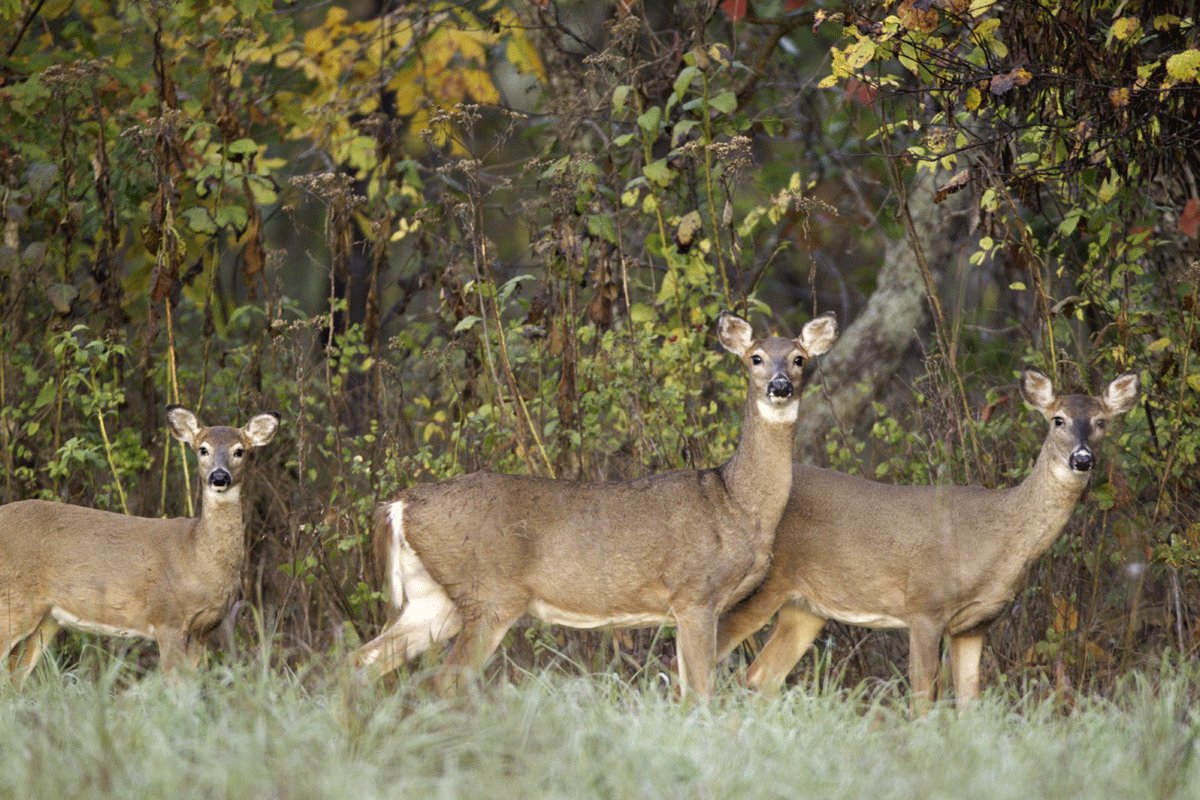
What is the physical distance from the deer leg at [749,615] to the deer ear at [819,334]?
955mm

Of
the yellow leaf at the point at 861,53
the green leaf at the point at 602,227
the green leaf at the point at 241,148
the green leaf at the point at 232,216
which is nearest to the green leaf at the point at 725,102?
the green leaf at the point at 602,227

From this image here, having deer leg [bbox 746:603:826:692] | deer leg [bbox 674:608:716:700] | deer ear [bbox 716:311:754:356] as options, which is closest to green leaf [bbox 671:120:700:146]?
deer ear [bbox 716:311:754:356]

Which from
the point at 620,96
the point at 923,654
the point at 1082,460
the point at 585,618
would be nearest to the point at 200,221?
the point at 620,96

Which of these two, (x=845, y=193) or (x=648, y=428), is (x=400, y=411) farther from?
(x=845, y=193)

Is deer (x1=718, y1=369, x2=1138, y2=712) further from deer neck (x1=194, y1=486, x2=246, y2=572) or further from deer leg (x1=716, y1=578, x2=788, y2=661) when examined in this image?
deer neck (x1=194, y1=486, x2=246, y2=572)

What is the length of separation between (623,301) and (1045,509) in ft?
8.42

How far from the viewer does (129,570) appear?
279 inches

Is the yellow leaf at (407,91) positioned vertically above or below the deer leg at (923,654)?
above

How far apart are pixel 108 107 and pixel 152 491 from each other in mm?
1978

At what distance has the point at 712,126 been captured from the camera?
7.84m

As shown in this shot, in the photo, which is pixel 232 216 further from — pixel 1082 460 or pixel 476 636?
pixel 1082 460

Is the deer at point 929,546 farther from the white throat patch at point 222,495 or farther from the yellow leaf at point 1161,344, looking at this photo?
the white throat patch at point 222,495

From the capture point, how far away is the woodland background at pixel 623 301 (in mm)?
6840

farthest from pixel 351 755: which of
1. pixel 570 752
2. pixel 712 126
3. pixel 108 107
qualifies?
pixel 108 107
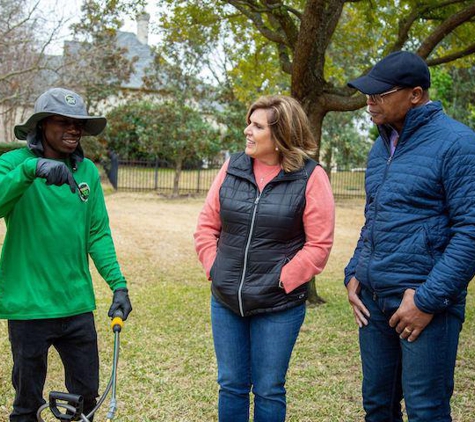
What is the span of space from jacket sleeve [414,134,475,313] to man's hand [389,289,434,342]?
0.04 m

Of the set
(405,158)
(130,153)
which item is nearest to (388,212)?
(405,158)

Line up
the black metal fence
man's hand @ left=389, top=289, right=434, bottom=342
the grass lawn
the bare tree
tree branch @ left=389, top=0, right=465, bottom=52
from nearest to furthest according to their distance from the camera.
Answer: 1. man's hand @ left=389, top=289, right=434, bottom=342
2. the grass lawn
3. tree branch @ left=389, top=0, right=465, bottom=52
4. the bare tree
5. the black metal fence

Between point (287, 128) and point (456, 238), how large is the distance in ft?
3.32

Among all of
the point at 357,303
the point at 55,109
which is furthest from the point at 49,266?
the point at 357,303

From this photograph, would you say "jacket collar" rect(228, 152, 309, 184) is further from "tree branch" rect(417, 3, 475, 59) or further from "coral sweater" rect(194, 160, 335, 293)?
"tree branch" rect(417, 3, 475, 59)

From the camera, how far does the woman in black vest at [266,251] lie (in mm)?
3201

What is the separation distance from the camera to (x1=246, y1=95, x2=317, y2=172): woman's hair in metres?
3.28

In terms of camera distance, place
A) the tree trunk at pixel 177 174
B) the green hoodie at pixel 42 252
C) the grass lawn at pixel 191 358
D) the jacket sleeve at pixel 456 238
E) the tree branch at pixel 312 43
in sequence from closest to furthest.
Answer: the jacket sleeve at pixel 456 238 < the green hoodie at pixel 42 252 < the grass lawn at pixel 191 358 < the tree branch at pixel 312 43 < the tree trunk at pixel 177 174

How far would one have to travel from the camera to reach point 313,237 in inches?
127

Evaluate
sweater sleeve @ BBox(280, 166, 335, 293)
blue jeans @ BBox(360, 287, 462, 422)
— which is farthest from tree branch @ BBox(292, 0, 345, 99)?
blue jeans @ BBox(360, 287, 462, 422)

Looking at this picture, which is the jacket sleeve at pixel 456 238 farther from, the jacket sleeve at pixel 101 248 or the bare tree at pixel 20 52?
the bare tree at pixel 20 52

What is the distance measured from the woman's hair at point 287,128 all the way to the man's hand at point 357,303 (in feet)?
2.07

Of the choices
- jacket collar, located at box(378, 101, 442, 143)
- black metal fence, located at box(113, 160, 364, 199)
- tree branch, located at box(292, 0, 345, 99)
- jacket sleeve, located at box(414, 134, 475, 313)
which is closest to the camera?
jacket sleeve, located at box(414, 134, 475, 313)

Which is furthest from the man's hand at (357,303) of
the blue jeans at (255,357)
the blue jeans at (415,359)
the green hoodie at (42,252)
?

════════

**WORK TO BE COMPLETED:** Please copy out all of the lines above word for word, leaving out the pictures.

**OUTPUT OF THE EXERCISE:**
What is the physical distance from the deer leg at [749,615] to the deer ear at [819,334]?
955mm

Of
the yellow leaf at the point at 861,53
the green leaf at the point at 602,227
the green leaf at the point at 241,148
the green leaf at the point at 232,216
which is nearest to the green leaf at the point at 725,102?
the green leaf at the point at 602,227

From this image here, having deer leg [bbox 746:603:826:692] | deer leg [bbox 674:608:716:700] | deer ear [bbox 716:311:754:356] as options, which is closest to green leaf [bbox 671:120:700:146]?
deer ear [bbox 716:311:754:356]

Which from
the point at 620,96
the point at 923,654
the point at 1082,460
the point at 585,618
would be nearest to the point at 200,221?
the point at 620,96

Which of these two, (x=845, y=193) or (x=648, y=428), is (x=400, y=411) farther from?
(x=845, y=193)

Is deer (x1=718, y1=369, x2=1138, y2=712) further from deer neck (x1=194, y1=486, x2=246, y2=572) or further from deer leg (x1=716, y1=578, x2=788, y2=661) when examined in this image?
deer neck (x1=194, y1=486, x2=246, y2=572)

What is the length of separation between (623,301) and (1045,509) in ft?
8.42

How far from the viewer does (129,570) appear?
279 inches

Is the yellow leaf at (407,91) positioned vertically above or below the deer leg at (923,654)?
above

How far apart are pixel 108 107 and pixel 152 491 from each other in mm?
1978

At what distance has the point at 712,126 been captured from the camera?
7.84m

As shown in this shot, in the photo, which is pixel 232 216 further from — pixel 1082 460 or pixel 476 636?
pixel 1082 460

Is the deer at point 929,546 farther from the white throat patch at point 222,495 or farther from the yellow leaf at point 1161,344, looking at this photo?
the white throat patch at point 222,495

From the capture point, how far away is the woodland background at pixel 623 301 (in mm)?
6840

farthest from pixel 351 755: which of
1. pixel 570 752
2. pixel 712 126
3. pixel 108 107
qualifies?
pixel 108 107
What is the span of space from jacket sleeve [414,134,475,313] to man's hand [389,289,434,342]?
0.04 m

Of the set
(405,158)
(130,153)
which item is nearest to (388,212)?
(405,158)

Line up
the black metal fence
man's hand @ left=389, top=289, right=434, bottom=342
the grass lawn
the bare tree
tree branch @ left=389, top=0, right=465, bottom=52
from nearest to furthest according to their distance from the camera.
Answer: 1. man's hand @ left=389, top=289, right=434, bottom=342
2. the grass lawn
3. tree branch @ left=389, top=0, right=465, bottom=52
4. the bare tree
5. the black metal fence

Between point (287, 128) and point (456, 238), how large is the distance in ft?
3.32

Among all of
the point at 357,303
the point at 55,109
which is furthest from the point at 49,266?
the point at 357,303

From this photograph, would you say "jacket collar" rect(228, 152, 309, 184) is further from "tree branch" rect(417, 3, 475, 59) or further from "coral sweater" rect(194, 160, 335, 293)?
"tree branch" rect(417, 3, 475, 59)

From the camera, how far does the woman in black vest at [266,251] lie (in mm)?
3201

What is the separation distance from the camera to (x1=246, y1=95, x2=317, y2=172): woman's hair in metres?
3.28

In terms of camera distance, place
A) the tree trunk at pixel 177 174
B) the green hoodie at pixel 42 252
C) the grass lawn at pixel 191 358
D) the jacket sleeve at pixel 456 238
E) the tree branch at pixel 312 43
in sequence from closest to furthest.
Answer: the jacket sleeve at pixel 456 238 < the green hoodie at pixel 42 252 < the grass lawn at pixel 191 358 < the tree branch at pixel 312 43 < the tree trunk at pixel 177 174

How far would one have to travel from the camera to reach point 313,237 in inches?
127

Evaluate
sweater sleeve @ BBox(280, 166, 335, 293)
blue jeans @ BBox(360, 287, 462, 422)
— which is farthest from tree branch @ BBox(292, 0, 345, 99)?
blue jeans @ BBox(360, 287, 462, 422)

Looking at this picture, which is the jacket sleeve at pixel 456 238 farther from, the jacket sleeve at pixel 101 248 or the bare tree at pixel 20 52?
the bare tree at pixel 20 52

What is the distance measured from the woman's hair at point 287,128 all the way to the man's hand at point 357,303 (in feet)?
2.07

Of the choices
- jacket collar, located at box(378, 101, 442, 143)
- black metal fence, located at box(113, 160, 364, 199)
- tree branch, located at box(292, 0, 345, 99)
- jacket sleeve, located at box(414, 134, 475, 313)
which is closest to the camera?
jacket sleeve, located at box(414, 134, 475, 313)

Which is furthest from the man's hand at (357,303) of
the blue jeans at (255,357)
the blue jeans at (415,359)
the green hoodie at (42,252)
?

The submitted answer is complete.